How Effective is Our Monetary Policy under Taylor?

By Geepu Nah Tiepoh

The Perspective
Jan 17, 2001

More than a decade now, especially since Charles Taylor became president three years ago, Liberia has been without a direct monetary policy. Why is the Liberian economy still denied the most potent macroeconomic policy option available to it? Can there ever be an effective monetary policy under this regime? A country's monetary and fiscal policies are tools used to effect desired economic outcomes, such as employment and economic growth. Monetary policy achieves these aims through changes in the money supply, while fiscal policy does so through the taxing and spending activities of governments. In an open world economy, however, these policies cannot be applied without tradeoffs with other macroeconomic policy goals, such as exchange rate stability and free inward and outward capital flows. In 'Mundell-Fleming' terms, this means that given free capital mobility, governments and central banks can either have monetary policy autonomy under freely floating exchange rates, or give up monetary policy in preference for strong fiscal policy under fixed exchange rates.
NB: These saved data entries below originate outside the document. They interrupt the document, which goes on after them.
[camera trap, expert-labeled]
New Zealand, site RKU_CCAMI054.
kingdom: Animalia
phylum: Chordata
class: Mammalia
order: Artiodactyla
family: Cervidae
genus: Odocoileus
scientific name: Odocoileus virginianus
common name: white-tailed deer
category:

Under the first option, fiscal policy is less effective, while under the second monetary policy is useless except for influencing international reserves.

With no significant official reserves, the Taylor regime chose a freely floating exchange rate system and monetary policy 'independence', combined with a tight or disabled fiscal policy. Monetary policy under fixed exchange rates requires the holding of sufficient reserves. Although it has yet to establish a formal monetary policy (the Central Bank's draft monetary policy framework was supposed to have been completed only the end of last year), the quasi monetary program being implemented under the IMF Staff-Monitored Program tells the direction of this government's monetary policy. We are told that the overarching monetary policy objective of the Central Bank will remain "price stability" based on a tight monetary and fiscal policy stance. Broad money growth, it has been reported, will remain below the rate of real GDP growth. This implies that the government will continue to refrain from directly effecting the growth of the economy and employment through suppression of fiscal and monetary growth. Instead, it will continue to believe that by maintaining a lid on the money supply through budgetary contraction and tight Central Bank money operations, and by adopting a stable inflation rate, the resulting high rate of interest and stable domestic currency will ultimately attract foreign and domestic private investors to do the job on its behalf.

While such a policy strategy may succeed in raising domestic interest rates and keeping the dollar relatively strong, especially if the rate of money growth is kept below the growth rate of real GDP, and inflation is strictly contained, it is not guaranteed that such high interest rates will encourage productive investment and growth. In fact, interest rates have already been extremely high in the past few years. Average lending rates were 26 percent at the end of March 1998, and they fell only to 17 percent at the end of October 1999. The exchange rate has averaged about L$41-42 in the last eight months ending 2000. But given Liberia's desperate political climate, these high interest rates may attract mostly short-term financial as opposed to long-term productive investments. In fact, high interest rates may not even be sufficient to attract short-term external finance if foreign lenders remain fearful of the country's precarious financial and political systems. Nevertheless, let us suppose for the sake of argument that high interest rates will attract short-term financial investments to the country. Could such finance be borrowed and profitably invested in productive activities in the domestic economy, if lending rates remain so high? High interest rates may benefit foreign and domestic short-term lenders, but they will discourage long-term borrowers and productive investors.

How long can the government keep the economy on tight money and high interest rates without dangerously undermining aggregate demand? There is a strong likelihood that such a policy direction will become unsustainable at some point in time. As national output slowly grows, domestic consumers and foreign importers of Liberian goods and services will need to hold more domestic money to spend, unless the government can resort to deflationary policies. But as long as it implements its "price stability" agenda, any increases in national output will have to be met with increases in real money holdings. Thus, the money supply will have to be increased, unless the government is bent on keeping the economy on a snail pace. If the economy is supplied with more money, and inflation is kept stable as declared, the exchange rate will depreciate as interest rates decline. What will become of the short-term financial investments that had flowed into the economy supposedly because of high interest rates and a strong currency? Insofar as such short-term investments were attracted by these incentives, they will begin to escape from the economy in response. Will the country then have the foreign exchange to support such a capital flight?

It is true that given even a very high interest rate on the Liberian dollar the country may never attract short-term foreign finance in such great volumes as occurred in some Asian countries. But the impact of capital flight will still have serious negative impact on the Liberian economy, especially in light of the fragility of its financial structure. This is why a national monetary policy based on providing interest rate incentives to foreign financial investors as a strategy of promoting economic development cannot be relied upon.